À l’instar de la communauté internationale, le Gabon a célébré lundi dernier, la Journée Internationale des droits de l’Homme. Si sur le plan national le thème retenu a été « La prison et le droit au développement au Gabon », au niveau mondial, il était question de mettre un accent sur le respect de la dignité humaine. Qu’en est-il véritablement de cette notion au Gabon.

La déclaration universelle des droits de l’Homme, dans son préambule, stipule que tout individu a droit à la vie. Et dans son article 4, il est stipulé que, « Tout individu a droit au respect de la dignité humaine ». A ce titre, chaque être humain a droit au respect inconditionnel de son intégrité physique et humaine sans distinction d’âge, ni de sexe, encore moins de son état de santé physique ou mentale, de sa condition sociale, de sa religion ou de son origine ethnique.

S’il faut se référer à la Constitution de la République gabonaise, celle-ci stipule que « Nul ne peut être humilié, maltraité ou torturé, même lorsqu’il est en état d’arrestation et d’emprisonnement », et que nous devons « agir les uns envers les autres dans un esprit de fraternité », autant de dispositions qui nous rappellent l’importance des droits humains. 

Cependant, il est loin d’être le cas au Gabon où ces principes fondamentaux seraient malheureusement bafoués dans certains cas. Les réalités vécues par les prisonniers en témoignent. Ce qui remet en cause le principe du respect de la dignité humaine tel que voulu.

Si le Gabon a le mérite de disposer d’un cadre juridique, visant à protéger et respecter les droits humains, il n’en demeure pas moins que le pays devrait consentir des efforts quant au respect des textes en vigueur. Car, les lois n’ont de valeurs que si elles sont respectées.

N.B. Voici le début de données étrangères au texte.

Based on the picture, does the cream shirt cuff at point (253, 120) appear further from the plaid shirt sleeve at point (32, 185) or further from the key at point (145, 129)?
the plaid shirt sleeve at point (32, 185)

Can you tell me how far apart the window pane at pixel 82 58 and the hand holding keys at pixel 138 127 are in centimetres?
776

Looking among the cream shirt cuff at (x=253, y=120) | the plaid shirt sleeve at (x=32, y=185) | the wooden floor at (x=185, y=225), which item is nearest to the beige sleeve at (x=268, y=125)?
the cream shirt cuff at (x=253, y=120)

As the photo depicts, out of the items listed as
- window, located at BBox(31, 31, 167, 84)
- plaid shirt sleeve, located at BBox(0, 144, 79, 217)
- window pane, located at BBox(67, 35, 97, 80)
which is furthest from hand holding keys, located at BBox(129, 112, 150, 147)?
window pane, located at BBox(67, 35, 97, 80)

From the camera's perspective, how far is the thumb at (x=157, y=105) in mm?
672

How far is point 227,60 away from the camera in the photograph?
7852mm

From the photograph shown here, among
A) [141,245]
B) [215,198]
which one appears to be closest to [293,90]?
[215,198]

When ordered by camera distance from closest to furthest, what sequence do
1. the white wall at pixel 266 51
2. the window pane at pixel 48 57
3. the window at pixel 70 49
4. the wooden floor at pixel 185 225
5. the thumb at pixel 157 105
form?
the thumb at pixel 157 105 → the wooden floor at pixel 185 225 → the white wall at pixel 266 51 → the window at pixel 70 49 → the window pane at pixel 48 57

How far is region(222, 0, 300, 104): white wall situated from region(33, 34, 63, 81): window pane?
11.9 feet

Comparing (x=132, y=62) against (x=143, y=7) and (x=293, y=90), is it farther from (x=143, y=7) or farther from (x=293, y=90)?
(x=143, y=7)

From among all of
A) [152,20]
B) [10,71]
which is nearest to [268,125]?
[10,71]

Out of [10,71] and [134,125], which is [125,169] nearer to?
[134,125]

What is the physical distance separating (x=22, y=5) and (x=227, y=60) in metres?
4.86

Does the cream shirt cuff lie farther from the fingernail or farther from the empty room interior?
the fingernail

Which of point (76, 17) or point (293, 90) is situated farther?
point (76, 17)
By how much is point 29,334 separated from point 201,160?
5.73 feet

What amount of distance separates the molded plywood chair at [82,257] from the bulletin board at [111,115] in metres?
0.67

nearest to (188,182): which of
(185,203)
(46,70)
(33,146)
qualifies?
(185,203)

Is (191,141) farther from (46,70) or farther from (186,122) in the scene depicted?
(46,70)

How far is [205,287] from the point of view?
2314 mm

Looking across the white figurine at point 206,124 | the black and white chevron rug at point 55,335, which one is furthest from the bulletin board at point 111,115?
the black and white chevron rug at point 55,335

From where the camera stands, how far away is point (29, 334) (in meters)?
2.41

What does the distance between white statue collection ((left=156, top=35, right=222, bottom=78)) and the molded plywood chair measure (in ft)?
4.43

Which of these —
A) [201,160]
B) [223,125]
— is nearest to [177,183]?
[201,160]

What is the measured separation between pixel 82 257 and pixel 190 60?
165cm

Pour bon nombre de gabonais, les principes de dignité humaine sont bafoués au quotidien par les hommes de lois. Les exemples récurrents qu’ils évoquent sont les pratiques policières décriées par tous dont le racket sur les taximen. Les conditions de détention des prisonniers, etc. La question de la dignité du détenu se pose toujours avec acuité. Les populations évoquent le piteux état des prisons, leurs surpopulations. Les violences faites aux femmes et aux enfants. Il ne se passe pas un jour sans qu’on ne parle de viols, de crimes.

Des exemples qui, si on ne rectifie le tir, ramèneraient les uns et les autres vers une forme primaire d’animalité. Le chemin à parcourir reste tortueux pour le Gabon. Tout mettre en œuvre en vue de parvenir à l’améliorer en ce qui est du respect de la dignité humaine serait l’idéal.